Gaby Pöpleu, Hamburg
Weg mit dem Rasen, jetzt gibt’s Wiesen: Der Lise-Meitner-Park und der Wesselhoeftpark sollen natürlicher werden, in den Naturschutzgebieten Schnaakenmoor und Wittenbergen sollen bessere Naturerlebnisse möglich sein, dazu soll von Blankenese bis Rissen ein Verbund von Trockenlebensräumen entstehen. Das Bundesumweltministerium investiert bis 2031 hamburgweit knapp 22 Millionen Euro aus dem Programm „chance.natur – Bundesförder-ung Naturschutz“ (siehe Infotext unten) in die Umgestaltung von Parks, Naturschutzgebieten und Straßenbegleitgrün.„Natürlich Hamburg“ heißt das auf 14 Jahre angelegte Großprojekt. Damit ist die Hansestadt die erste Großstadt, der dieser Geldsegen für wildere Grünflächen zuteil wird. In der Umweltbehörde hofft man auf eine Eindämmung des Artensterbens durch mehr Naturbelassenheit. Umweltsenator Kerstan: „Wir wollen zeigen, dass naturbelassene Bereiche auch in gepflegte Parks passen.“
Die ersten Phase bis 2021 wird „Projekt 1“ genannt. 2,9 Millionen Euro sollen zunächst investiert werden, 2,1 Millionen zahlt der Bund, 800.000 Euro muss Hamburg aus dem Hauhalt beisteuern.

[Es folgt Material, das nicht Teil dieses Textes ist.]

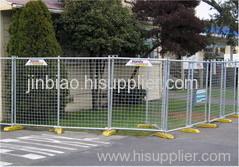 temporary fences netting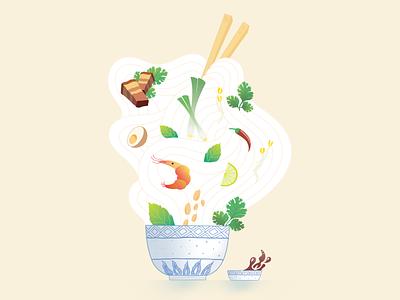 Noodle Bowl fish sauce pork belly cilantro shrimps noodle bowl asian food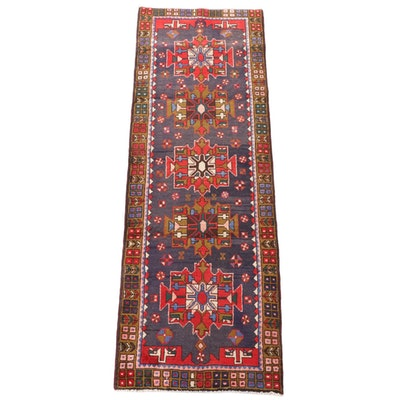 3'2 x 9'8 Hand-Knotted Caucasian Wool Carpet Runner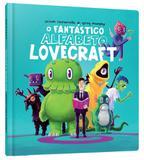 Livro - O Fantástico Alfabeto Lovecraft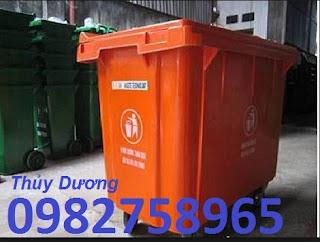 Xe gom rác 660l, xe gom rác nhựa Composite, xe gom rác công nghiệp giá rẻ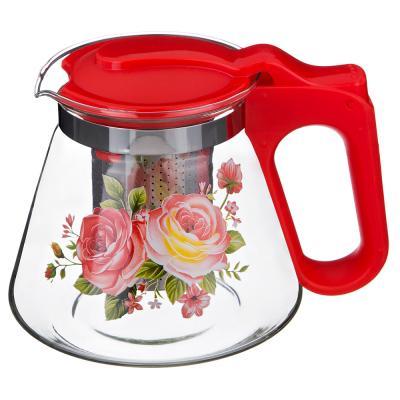 все цены на Заварочный чайник Арти-М 885-050 700 мл онлайн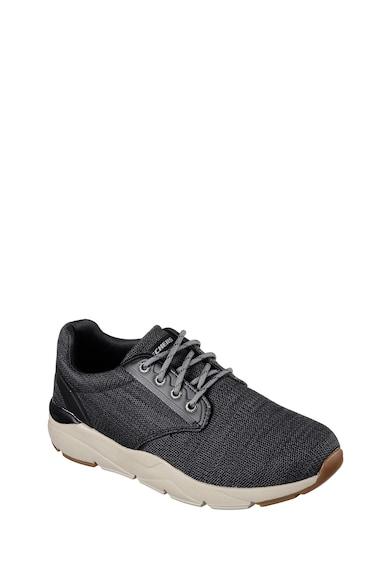 Skechers Спортни обувки Recent Merven Мъже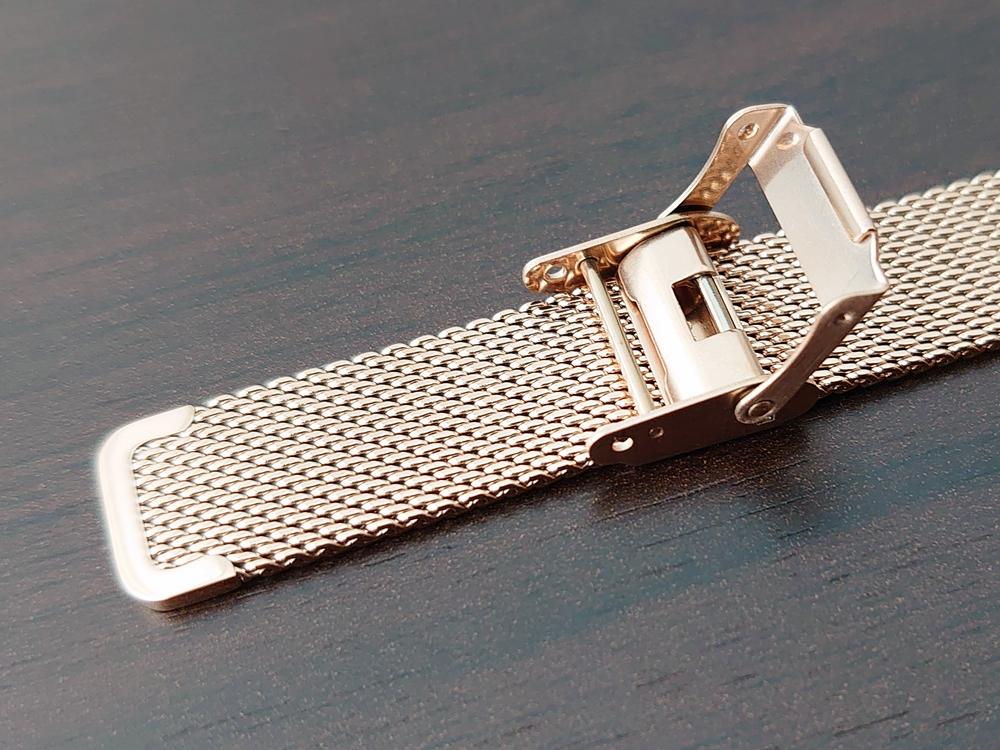 Luana(ルアナ)P08L 32mm ピンクゴールド メッシュストラップ LIAKULEA(リアクレア)ピンクゴールド メッシュストラップ 中留め ロック機構 2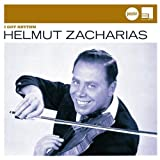 "I Got Rhythm (Jazz Club)von ""Helmut Zacharias"""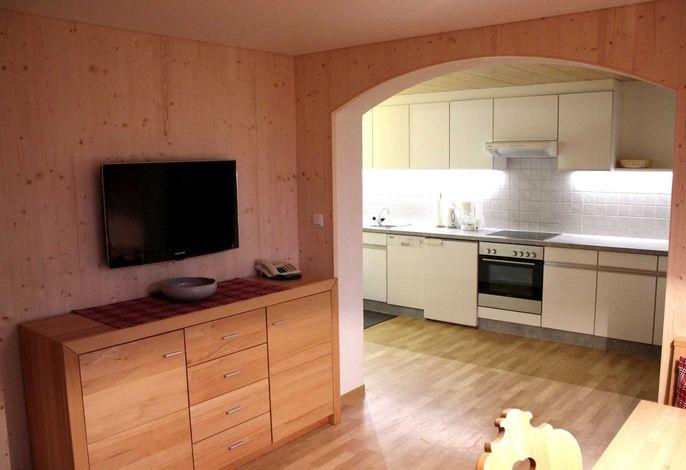 Strolz Karin - Appartements Strolz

Parks, Natuschutzgebiete, Ausfallstraßen

Die Maßnahmen zielen vor allem auf Parks und Naturschutzgebiete: In Parks soll es mehr naturbelassene Bereiche geben. Artenreiche Blumenwiesen sollen öde Rasenflächen mit Tulpenbeeten, Wildstauden sollen importierte Pflanzen ersetzen. Alte Bäume und Totholz soll nicht mehr weggeräumt werden.Naturschutzgebiete sollen dagegen „behutsam“ durch Wege, Erklärungen und Aussichtspunkte mehr Naturerlebnis ermöglichen. Aber auch das Straßenbegleitgrün von vier großen Ausfallstraßen, darunter die B431 (Osdorfer Weg/ Osdorfer Landstraße/ Sülldorfer Landstraße/ Wedeler Landstraße) bis Rissen wird für eine naturnahe Umgestaltung ins Visier genommen.
In Projekt 1 wird zunächst geprüft, in welchem Zustand sich die Flächen befinden, dazu kommen erste sichtbare Maßnahmen in Planten un Blomen und in den Wallanlagen. Als erstes Naturschutzgebiet wird dann schon das Schnaakenmoor in Rissen in Angriff genommen. Ein beschilderter Rundweg, Schautafeln oder eine Naturerlebnis-App sind denkbare Maßnahmen, um es besucherfreundlicher zu machen. In „Projekt 2“ von 2022 bis 2031 sollen mit 21,8 Millionen Euro hamburgweit 21 Parks und Grünanlagen, 19 Naturschutzgebiete umgestaltet werden.

Fördergeld vom Bund
Das Förderprogramm „chance.natur - Bundesförderung Naturschutz“ des Bundesumweltministeriums gibt es seit 1979. Damit können Gebiete gefördert werden, die „im nationalen und internationalen Interesse“ besonders wertvoll und typisch für einen bestimmten Lebensraumtyp sind. In Hamburg sind das zum Beispiel die Geest, das schleswig-holsteinische Hügelland und das Elbe-Urstromtal. Bisher wurden 79 Großprojekte gefördert, vorwiegend im ländlichen Raum. seit 2007 gibt es den neuen Förderschwerpunkt „Urbane/industrielle Landschaften“.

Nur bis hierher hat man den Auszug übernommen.